PASSAGE TO READ:
=== Begin Enclosure ===

Sport salmon season within KMZ reopens Aug. 1
The local sport salmon season within the KMZ, which runs from the 40°10’00” N. latitude to the California/Oregon border, will open back up Monday, Aug.1, and run through Sept. 5. For more information on the sport salmon seasons, visit www.wildlife.ca.gov/Fishing/Ocean/Regulations/Salmon#recreational.
Ocean salmon closures begin Aug. 1
Klamath River mouth
The Klamath control Zone will be closed the month of August for ocean sport salmon fishing. The closed zone around the Klamath River mouth is bounded on the north by 41°38.80’ N. lat. (approximately 6 nautical miles north of the Klamath River mouth); on the west, by 124°23.00’ W. long. (approximately 12 nautical miles off shore); and on the south, by 41°26.48’ N. lat. (approximately 6 nautical miles south of the Klamath River mouth).
Eel River mouth
No salmon may be taken during the months of August and September in ocean waters at the Eel River mouth bounded on the north by 40°40.40’ N. lat. (approximately 2 nautical miles north of the Eel River mouth), on the west by 124°21.40’ W. long. (approximately 2 nautical miles offshore), and on the south by 40°36.40’ N. lat. (approximately 2 nautical miles south of the Eel River mouth).

=== End Enclosure ===

PROVIDED MATERIAL:
=== Begin Enclosure ===

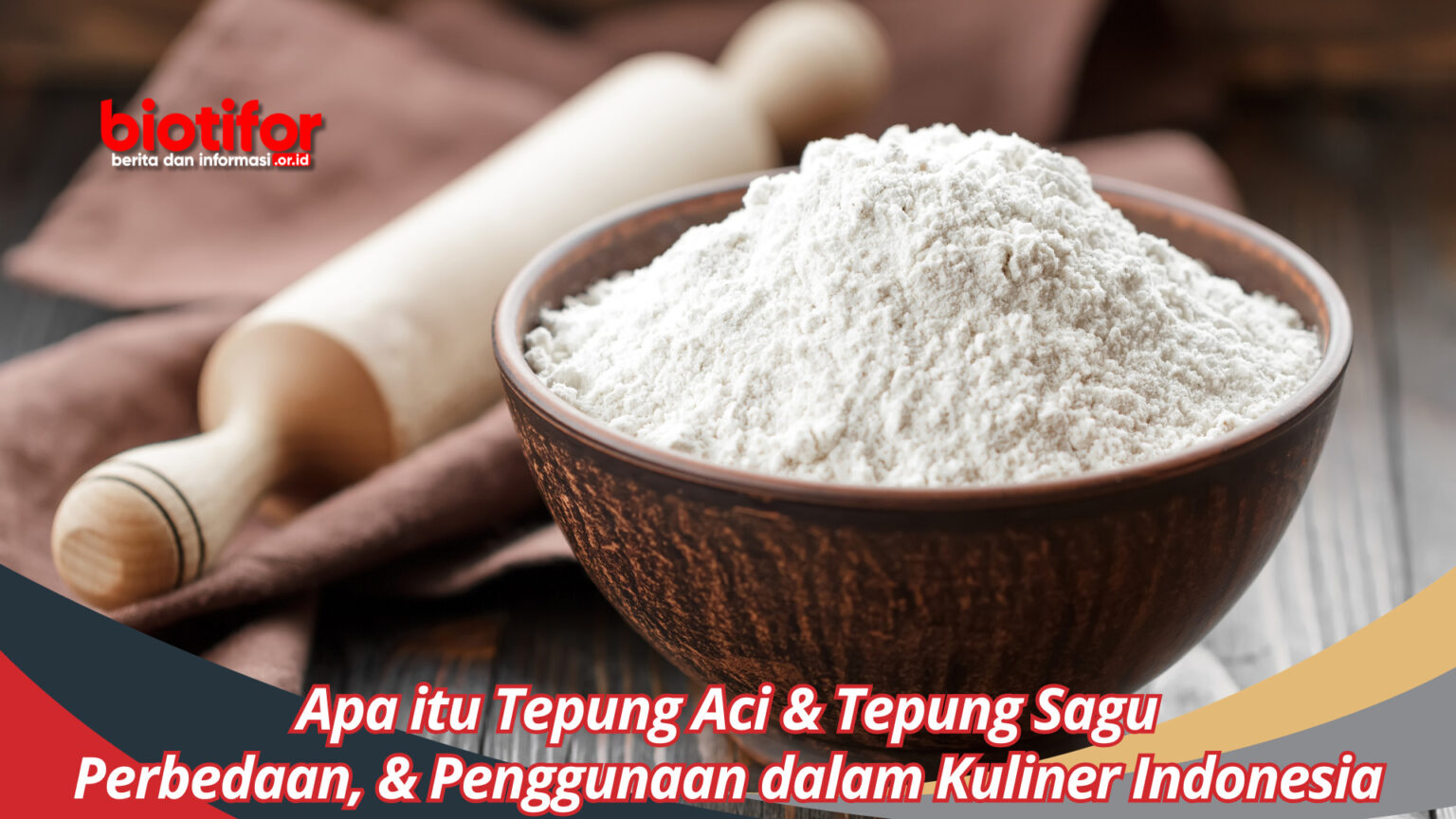 Apa Itu Tepung Aci And Tepung Sagu Perbedaan And Penggunaan Dalam Kuliner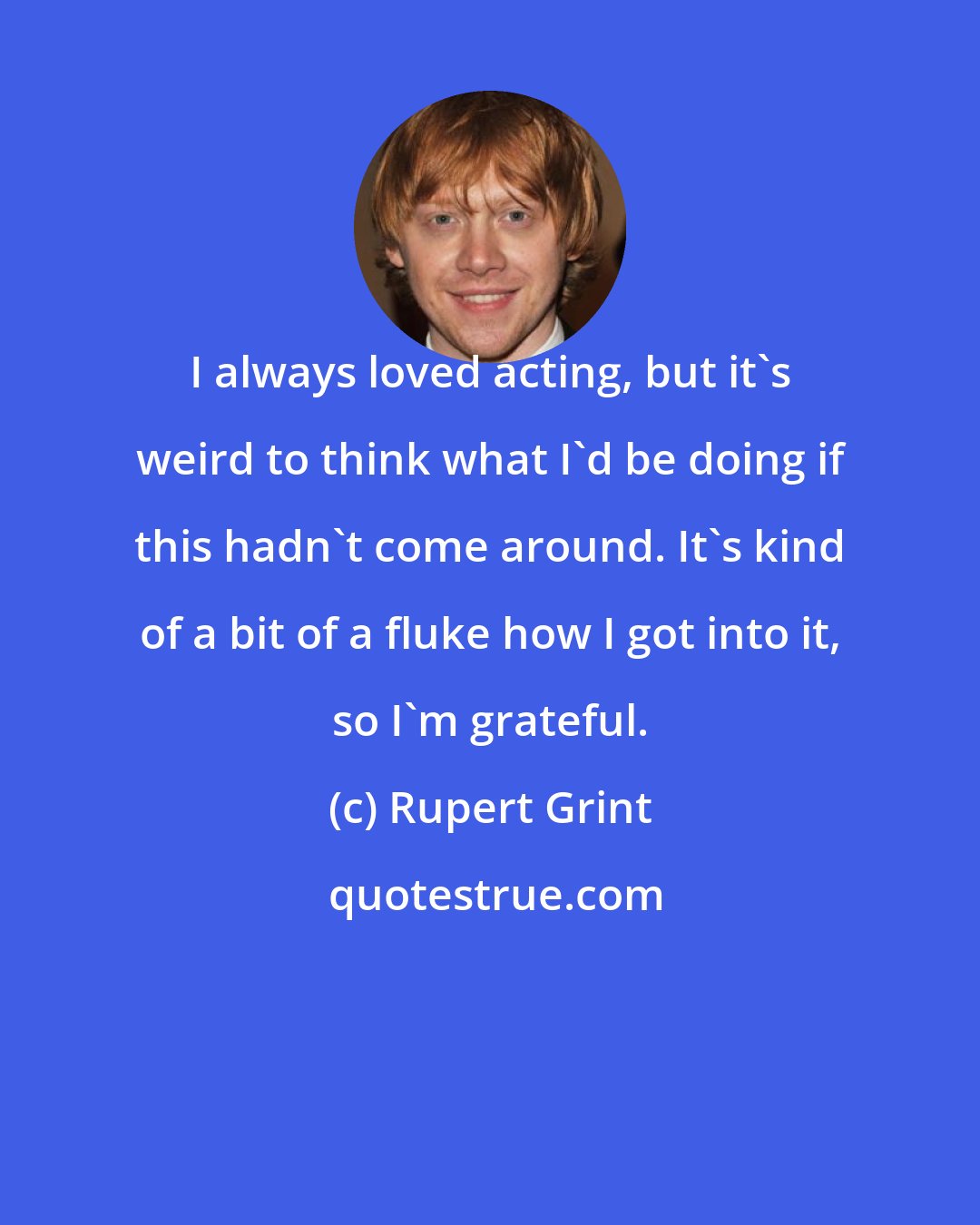 Rupert Grint: I always loved acting, but it's weird to think what I'd be doing if this hadn't come around. It's kind of a bit of a fluke how I got into it, so I'm grateful.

=== End Enclosure ===

ACTIVITY A:
According to the salmon season notice, in which months may no salmon be taken in the ocean waters at the Eel River mouth?
ACTIVITY B:
Write the next part of the salmon season notice, starting after its final sentence.

WRITTEN ANSWER A:
August and September.

WRITTEN ANSWER B:
Pacific Halibut quota update
The CDFW has projected 30,155 net pounds of Pacific halibut have been harvested through July 26. In 2022, the Pacific halibut allocation for California is 38,740 pounds. The Pacific halibut fishery will run through Nov. 15 or until the quota is reached, whichever is earlier. To view the latest catch projection information, visit www.wildlife.ca.gov/conservation/marine/pacific-halibut#31670772-in-season-tracking.
“When the conditions are good, the Pacific halibut bite is good,” said Tim Klassen of Reel Steel Sport Fishing. “The ocean forecast for this week looks excellent, so we should see some better scores. Most of the boats are around the 51 line in 215 feet of water. The tuna water is close and a few boats are making a run this week. Friday looks to be the best day. The California halibut bite is heating up in the bay with quite a few limits now being reported.”
“The Pacific halibut bite is still raging on, with limits the norm,” said Curt Wilson of Wind Rose Charters. “They’re straight out and all the way to Patrick’s Point, with some coming as shallow as 150 feet. “The rockfish action is still excellent, with Patrick’s Point being one of the good spots. We’re also catching the occasional ling cod. Crabbing is still showing signs of life and we’re getting quite a few this week.”
According to Britt Carson of Crescent City’s Englund Marine, the rockfish bite is still wide-open when the boats can get offshore. He said, “The Sisters and the South Reef continue to provide limits. The California halibut bite slowed way down this week; it might have something to do with the water temperatures. August is typically when it gets good. A few Pacific halibut were caught this week, mostly coming from the South Reef. A handful of boats ran for Tuna on Tuesday.”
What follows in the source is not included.